Overview of the Re:Mission phase IV trial.

Figure 1: Overview of the Re:Mission phase IV trial. Eligible AML patients in first complete remission (CR) received ten 3-week cycles of HDC/IL-2 over 18 months. Peripheral blood mononuclear cells (PBMC) were isolated from blood collected before and after cycles 1 and 3. Patients were followed-up for 6 months after completing the last treatment cycle.

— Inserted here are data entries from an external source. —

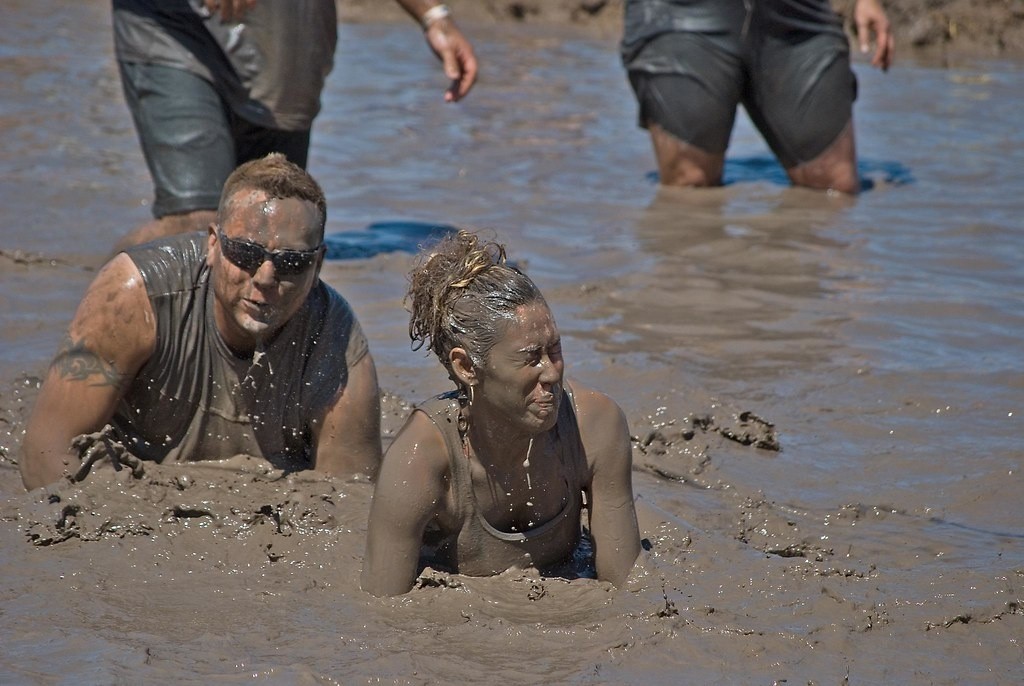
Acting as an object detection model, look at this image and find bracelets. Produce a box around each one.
[421,4,450,29]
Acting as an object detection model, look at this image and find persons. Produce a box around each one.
[111,0,478,255]
[620,0,895,196]
[20,153,382,493]
[359,229,642,597]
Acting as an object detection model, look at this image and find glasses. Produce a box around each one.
[215,223,319,275]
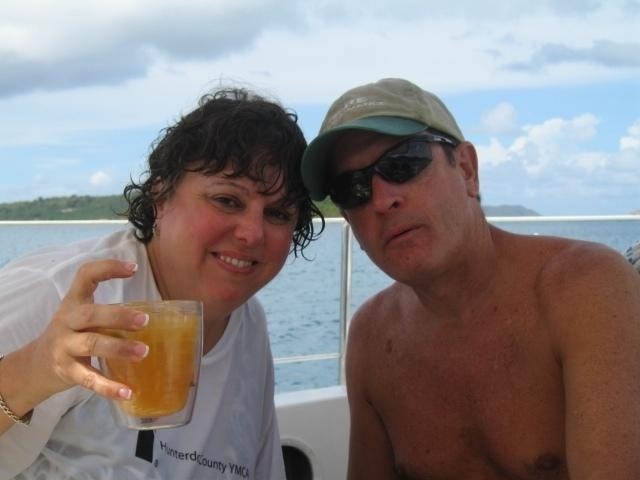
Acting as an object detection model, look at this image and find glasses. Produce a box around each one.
[328,136,457,210]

When comparing the distribution of CD8+ TN, TCM, TEM and Teff cells before and after the first treatment cycle, non-relapsing patients showed a distinct reduction of the fraction of TEM cells along with an induction of Teff cells (Figure 2). At onset of therapy, patients with a high percentage (above the median) of TEM cells showed a slightly higher likelihood of LFS, while no significant differences in relapse risk were found for patients with a high or low percentage (by the median) of TN, TCM, or Teff cells (Figure S1). Patients experiencing a reduction of the frequency of TEM cells or an induction of Teff cells during cycle 1 showed significantly improved LFS and/or OS (Figure 3C-3D with results of multivariate analyses shown in Table 1). Also, induction of the frequency of naïve T cells during the first treatment cycle significantly predicted LFS and OS (Figure 3A, Table 1). The distribution of TCM cells was seemingly unaltered during immunotherapy (Figure 2D) and did not influence relapse risk (Figure 3B). The distribution of T cell subsets was not significantly altered during treatment cycle 3 (data not shown).

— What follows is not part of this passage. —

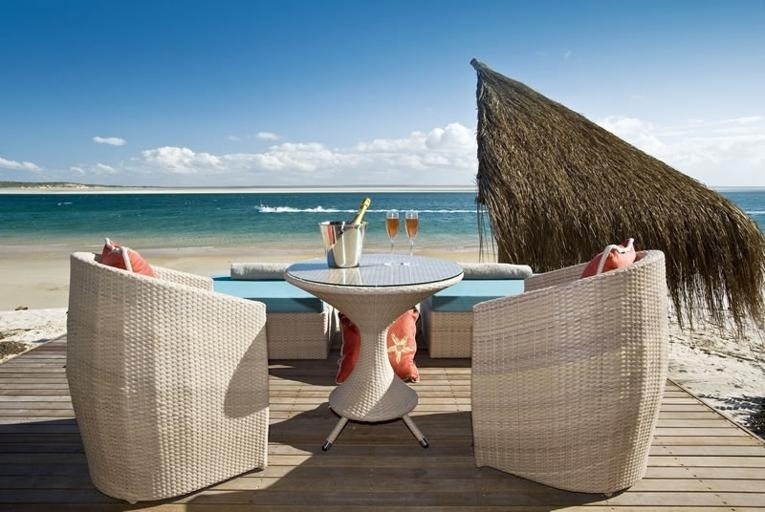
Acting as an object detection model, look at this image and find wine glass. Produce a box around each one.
[383,211,419,267]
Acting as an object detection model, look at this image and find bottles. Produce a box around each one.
[351,197,371,225]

Table 1: Univariate and multivariate Cox regression analyses of the impact of aspects of CD8+ T cell phenotype on LFS and OS.

Distribution of CD8

Figure 2: Distribution of CD8+ subsets in non-relapsing and relapsing AML patients during immunotherapy with HDC/IL-2. A. Blood counts of CD8+ T cells before (D1) and after (D21) the first and third cycles of HDC/IL-2 treatment (C1D1 n = 62; C1D21 n = 54; C3D1 n = 52; C3D21 n = 51). B. Gating strategy for determining naïve (TN; CD45RA+CCR7+), central memory (TCM; CD45RO+CCR7+), effector memory (TEM; CD45RO+CCR7-) and effector (Teff; CD45RA+CCR7-) cells within the CD8+ T cell compartment. C-F. Frequency of the CD8+ subpopulations TN C., TCM D., TEM E. and Teff F. cells in non-relapsing (n = 18) and relapsing (n = 26) patients at the onset (C1D1) or end of (C1D21) the first cycle of immunotherapy. Statistical analysis was performed by Student’s paired t-test.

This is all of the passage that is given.